In the broader market, mid and small-caps mirrored the weak trend, each losing about 1%. Religare Broking’s Ajit Mishra highlighted that mid and small-cap valuations remain stretched above long-term averages, leaving room for further declines. Investors are advised to take a stock-specific approach and focus on strong businesses.
Why Did Share Market Fall Today?
Trump’s Tariff Threats on BRICS Nations: President Donald Trump’s recent remarks targeting BRICS countries have raised alarms among investors. On Monday, Trump reaffirmed his stance on imposing 100 percent tariffs on nations that reduce their reliance on the US dollar for global trade. In a statement made in the Oval Office, Trump warned, “As a BRICS nation… they’ll face a 100% tariff if they continue their de-dollarization efforts.”
India, a significant member of BRICS, stands out as particularly vulnerable to these potential tariffs. An aggressive approach by Trump could disrupt India’s trade dynamics, adding to broader market concerns. Furthermore, Trump announced plans to impose 25 percent tariffs on imports from Canada and Mexico starting February, further escalating fears of global trade disruptions. Prashant Tapse, Senior Vice President of Research at Mehta Equities, commented, “Trump’s tariff decisions remain a wildcard for Indian markets. The uncertainty surrounding his stance on India has kept investors cautious.”
Weak Q3 Earnings: Market jitters were further exacerbated by mixed corporate earnings. Dixon Technologies saw a 14 percent drop in its share price following a decline in consolidated net profit and revenue for the December quarter. Zomato’s stock also took a hit, falling 9 percent after its Q3 results revealed that Blinkit’s aggressive expansion was impacting profitability.
In the realty sector, Oberoi Realty slipped 7.6 percent after posting results that fell short of market expectations. The disappointing earnings report raised concerns about growth in key sectors, dampening investor sentiment.
Bank of Japan Rate Hike Expectations: Global markets were also rattled by growing expectations of an interest rate hike by the Bank of Japan (BOJ) on Friday. This would mark the first hike since July of the previous year and is seen as a significant move that could affect global borrowing costs. Such a development has added to fears of tightening liquidity, with potential ripple effects on emerging markets like India.
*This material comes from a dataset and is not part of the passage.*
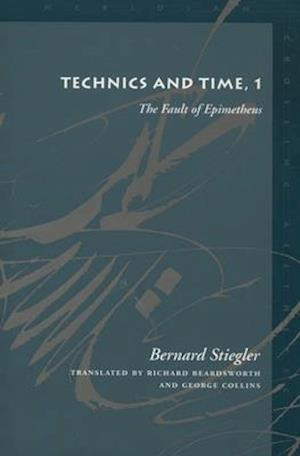 Technics and Time af Bernard Stiegler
Global Markets: Asian markets were mostly flat after Trump’s tariff remarks on Mexico and Canada, which disappointed investors who had been hopeful of a delay. U.S. stock futures pared earlier gains, with Nasdaq futures down 0.08% and S&P 500 futures up a mere 0.07%. European futures also traded lower, with EUROSTOXX 50 futures falling 0.25% and FTSE futures easing 0.02%.
FII/DII Tracker: Foreign Institutional Investors (FIIs) sold equities worth ₹4,336 crore on January 20, while Domestic Institutional Investors (DIIs) bought equities worth ₹4,322 crore on the same day.
Oil Prices: Oil prices slipped in early Asian trading on Tuesday following Trump’s announcement of plans to boost U.S. oil and gas production. Brent crude futures dropped by 11 cents to $80.04 per barrel, and West Texas Intermediate crude fell 67 cents to $76.72 per barrel.
Rupee vs Dollar: The Indian rupee strengthened by 17 paise to 86.28 against the US dollar, amid fluctuations in the US dollar due to Trump’s tariff announcements. The dollar index fell 0.93% to 108.33.
Technical Outlook: Anand James, Chief Market Strategist at Geojit Financial Services, observed that the market held firm at the 23,140 level, as expected, despite early negativity. However, upward momentum struggled to break through the 23,370/90 barrier. “This remains the critical level to watch, as seen last week. The 23,550-23,640 targets remain in play, but for momentum to sustain, the market must hold above 23,330 early in the day. Otherwise, slippages to 23,268/48 may occur, providing another chance for bulls to regroup.”